The issue before us is as to the right of plaintiff association, a corporation organized under Act 57 of 1922, to compel defendant under a marketing agreement to deliver *Page 962 to the association the cotton of certain tenants raised on shares on defendant's place, although these tenants are not parties to the marketing agreement and have claimed the possession and ownership of the cotton by intervention and third opposition in this case.
After a careful reconsideration of our original opinion, we are convinced that we have correctly held that the interveners, the share tenants of the defendant, do not bear to him the relation of employees to employer, but that of lessees to lessor, and are entitled to their proportionate share of the cotton raised by them as co-owners with the defendant.

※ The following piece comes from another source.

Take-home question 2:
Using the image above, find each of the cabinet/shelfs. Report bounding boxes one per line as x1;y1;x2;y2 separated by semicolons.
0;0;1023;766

Under the facts recited in our original opinion, the contract entered into between defendant and interveners is not one of hiring, and therefore the shares of the interveners in the cotton cannot be considered as in lieu of wages. In other words, the cotton of share tenants is not under the control of the lessor, but under that of the tenants themselves.
We adhere to our holding in the Clark Case that where the lessor leases land to a tenant under a share contract, the crop produced belongs to the lessor and the lessee respectively, in the proportions fixed by the contract between them. Louisiana Farm Bureau Cotton Growers' Co-operative Association v. Alex. Clark, 160 La. 294, 107 So. 115, No. 26967 of our docket.
Necessarily it follows that the defendant cannot be compelled to deliver to plaintiff association cotton of which he is not the sole owner, as it is not legally possible for him to do so without the consent of his co-owners.
It is therefore ordered that our original decree be reinstated and made the final judgment of the court.